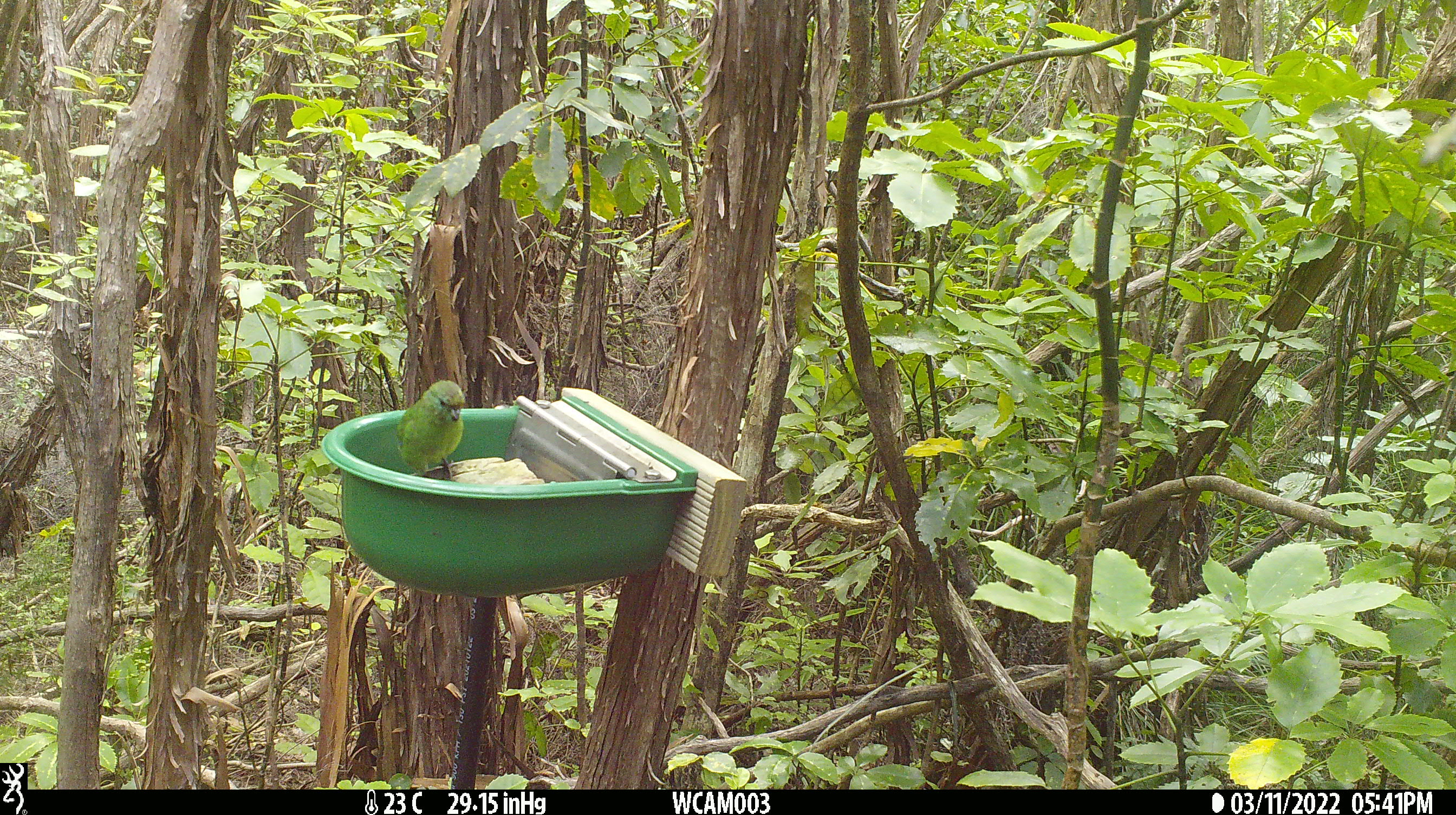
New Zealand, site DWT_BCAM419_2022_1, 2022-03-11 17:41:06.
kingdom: Animalia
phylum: Chordata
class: Aves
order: Psittaciformes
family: Psittaculidae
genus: Cyanoramphus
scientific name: Cyanoramphus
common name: parakeet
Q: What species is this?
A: Parakeet (Cyanoramphus).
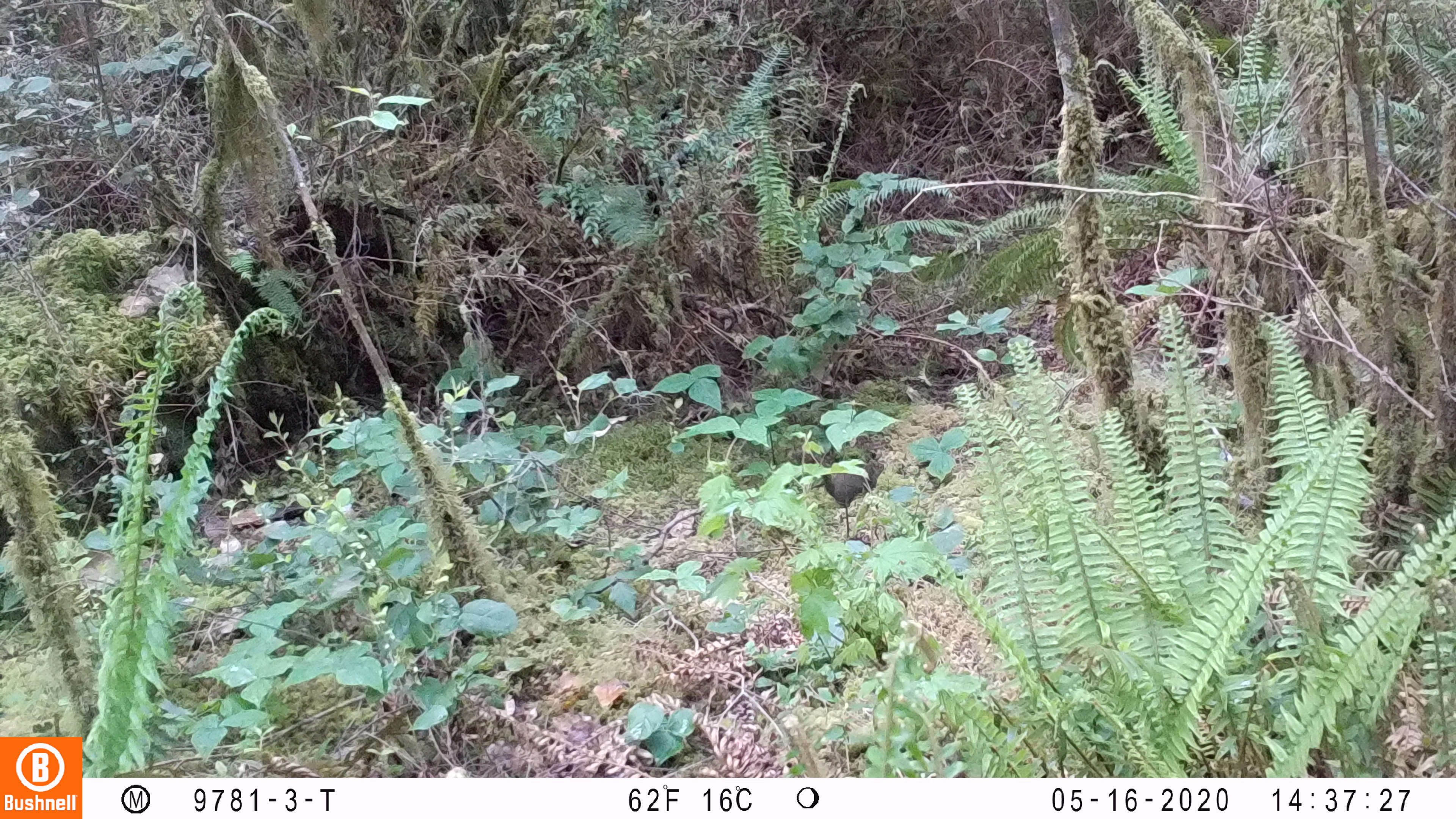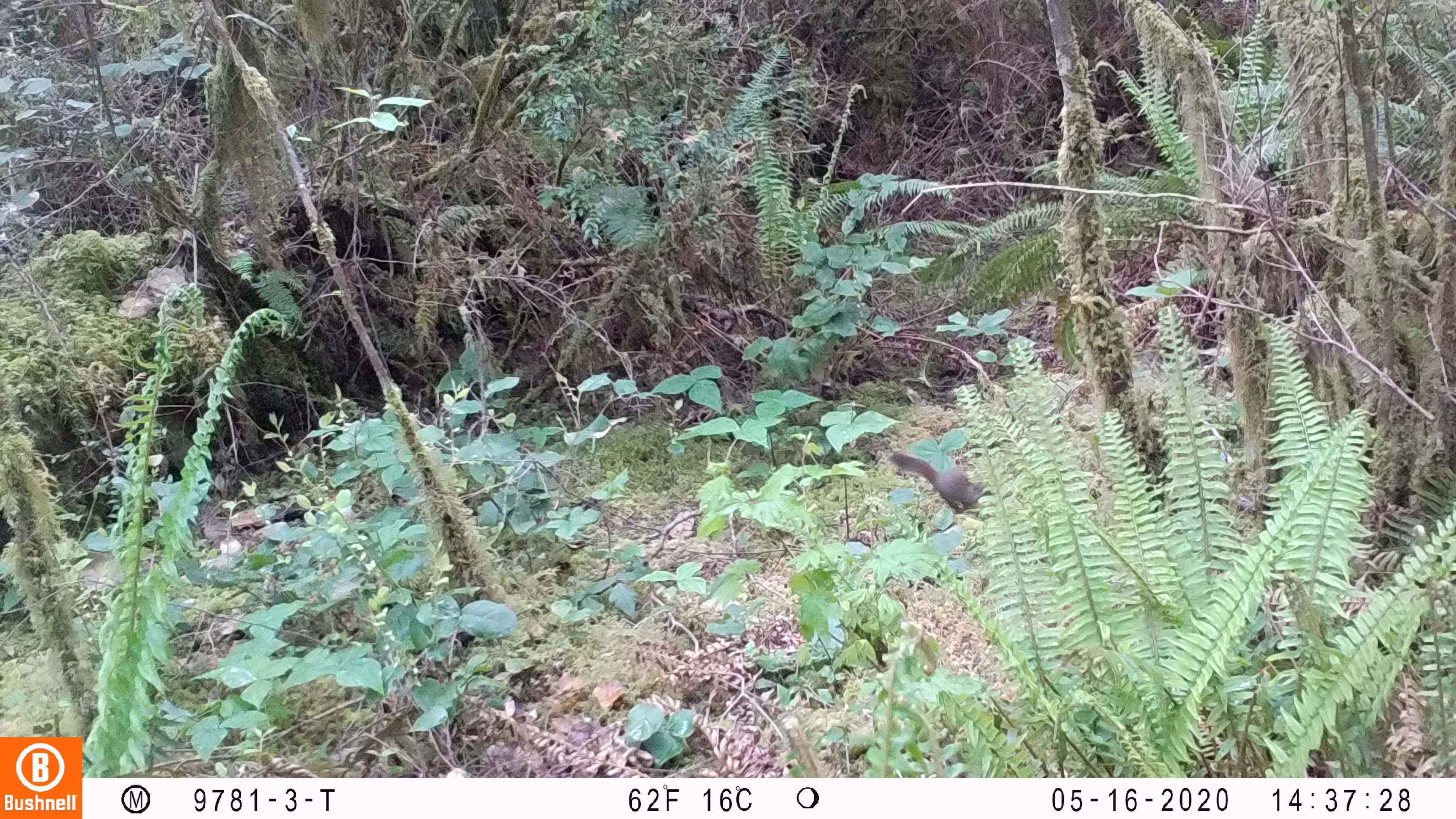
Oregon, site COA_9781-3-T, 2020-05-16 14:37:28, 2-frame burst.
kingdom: Animalia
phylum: Chordata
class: Mammalia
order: Rodentia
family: Sciuridae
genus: Tamiasciurus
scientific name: Tamiasciurus douglasii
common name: douglas squirrel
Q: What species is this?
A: Douglas squirrel (Tamiasciurus douglasii).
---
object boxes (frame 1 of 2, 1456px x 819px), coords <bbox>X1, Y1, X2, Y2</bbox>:
douglas squirrel: <bbox>821, 447, 885, 509</bbox>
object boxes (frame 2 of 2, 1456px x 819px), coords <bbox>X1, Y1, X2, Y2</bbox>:
douglas squirrel: <bbox>891, 453, 990, 512</bbox>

*What you have to do*. Output exactly, and only, the lines running from the one that contains "family: Sciuridae" through the last line of the entries above.

*Solution to the problem*.
family: Sciuridae
genus: Tamiasciurus
scientific name: Tamiasciurus douglasii
common name: douglas squirrel
Q: What species is this?
A: Douglas squirrel (Tamiasciurus douglasii).
---
object boxes (frame 1 of 2, 1456px x 819px), coords <bbox>X1, Y1, X2, Y2</bbox>:
douglas squirrel: <bbox>821, 447, 885, 509</bbox>
object boxes (frame 2 of 2, 1456px x 819px), coords <bbox>X1, Y1, X2, Y2</bbox>:
douglas squirrel: <bbox>891, 453, 990, 512</bbox>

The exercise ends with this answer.